PASSAGE SHOWN:
------------
While I realize this topic has become Soc 201, there have been interesting thoughts expressed for a new segment of Amtrak passengers.

I know I'm a bad example for this discussion. I was a teen-ager during the '50's when an auto "was what it's all about". I've always spent a disproportionate share of my income on such and drive many a trip that the general populace would fly (around here; take Amtrak). Solo intercity auto travel is sort of an "Invictus" moment: "For I am the master of my fate, I am the Captain of my soul".

We have mentioned taxicabs in this discussion; I hardly know what one is. When In The Loop, Mr. Shank and Miss Mare seem to work just fine for me. In fact the last taxicab I've used in this life was in Vienna last August, where I had gotten hopelessly lost and Mr. Google had me "walking in circles".

Bicycles, haven't been on one since college. I'd be afraid to ride one. Those I know who do think there are drivers who wilfully intimidate cyclists. I don't need that. Also let us not forget many elderly people like myself have balance issues.
Last edited by Gilbert B Norman on Tue Feb 28, 2017 9:06 am, edited 1 time in total.
 #1422106  by JCGUY
 
"JCGUY, when you say people with kids want a house and don't live in "most urban areas," do you mean areas with apartment complexes? There are enormous urban neighborhoods of houses where people can live without a car, whether it's Roslindale, Mass. or most of Champaign-Urbana, Illinois, or parts of Ogden, Utah. House and urban, house and car-free don't have to be opposites."

I do mean apartment-heavy areas. That's my frame of reference. It would certainly be easier to handle raising kids in a detached house, and I can see a dense area of small detached houses fitting the bill for some people. I'm admittedly not familiar with the areas you mentioned. I did spend some time in downtown Portland Oregon a couple years ago. I had fully expected that Portland 'cracked the code' - given all the pro-Portland propaganda out there. I had a great time in Portland, loved it, but I saw the same dynamic in the inner ring there as I see in the NYC area, i.e., an inner ring composed of childless adults with the only kids pre-school age. Portland may as well have been Hoboken or park slope.
 #1422110  by Tadman
 
Gilbert B Norman wrote:
I must wonder how many give up their autos in town; bet not many. Wonder how many will use Amtrak; again.not many.
I know quite a few go down to 1 car. We are considering doing such. I live downtown and I probably don't start my car more than once a month. I'm not an empty nester as I'm in my 30's, but the mechanics of living downtown don't necessarily discriminate by age.
------------
DATA BLOCK:
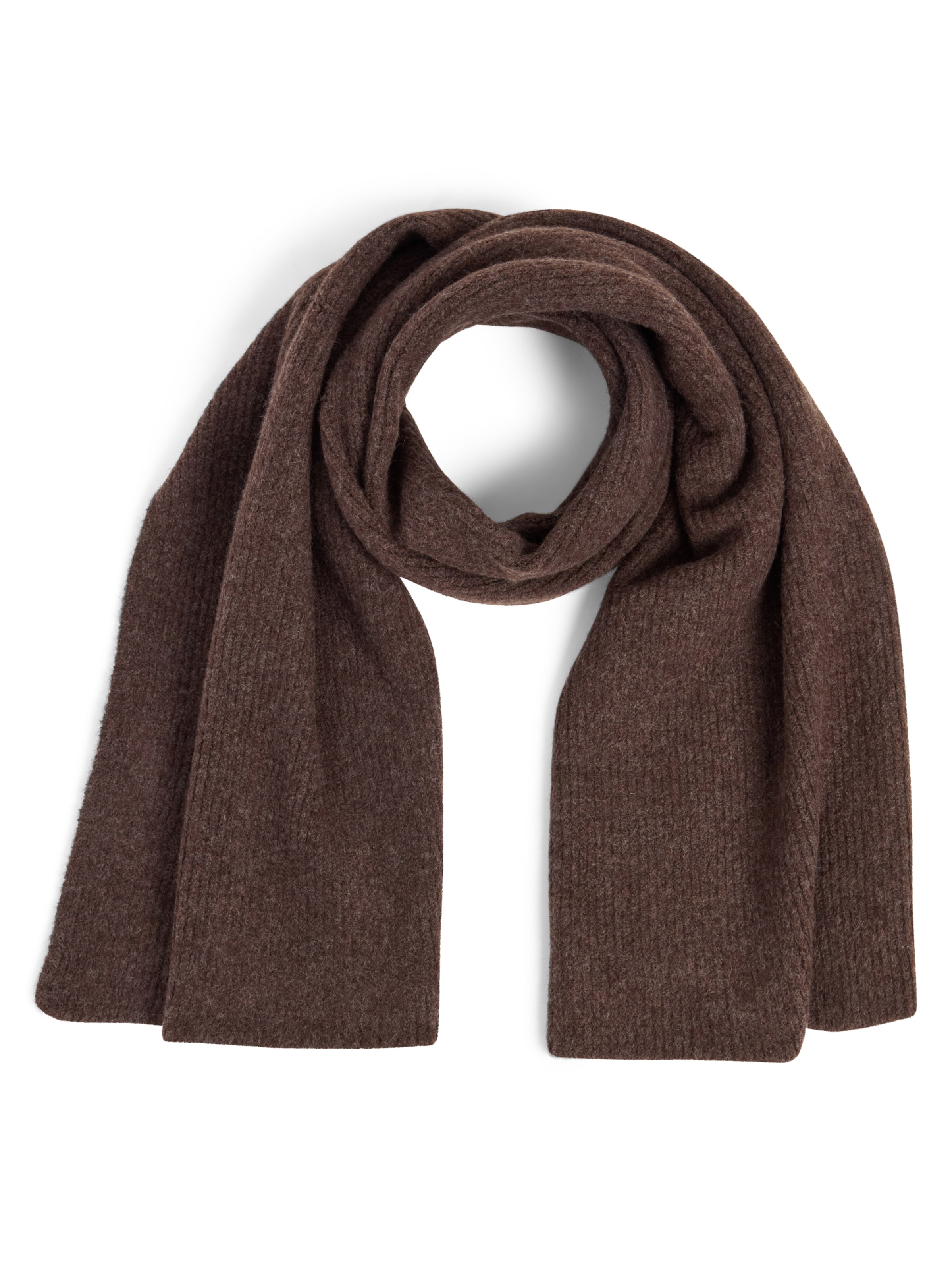 Écharpe ' Sanela ' mbym en marron : devant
------------
TASKS:
1/ In the forum thread, list every place named in the paragraph that begins "I do mean apartment-heavy areas."
2/ Shorten the forum thread's paragraph that begins "Bicycles, haven't been on one since college" to a single sentence that keeps its main points.

RESULTS BY TASK:
1/
- Portland Oregon
- the NYC area
- Hoboken
- park slope

2/ I haven't ridden a bicycle since college and would be afraid to, because cyclists I know say some drivers deliberately intimidate them and many elderly people like me have balance problems.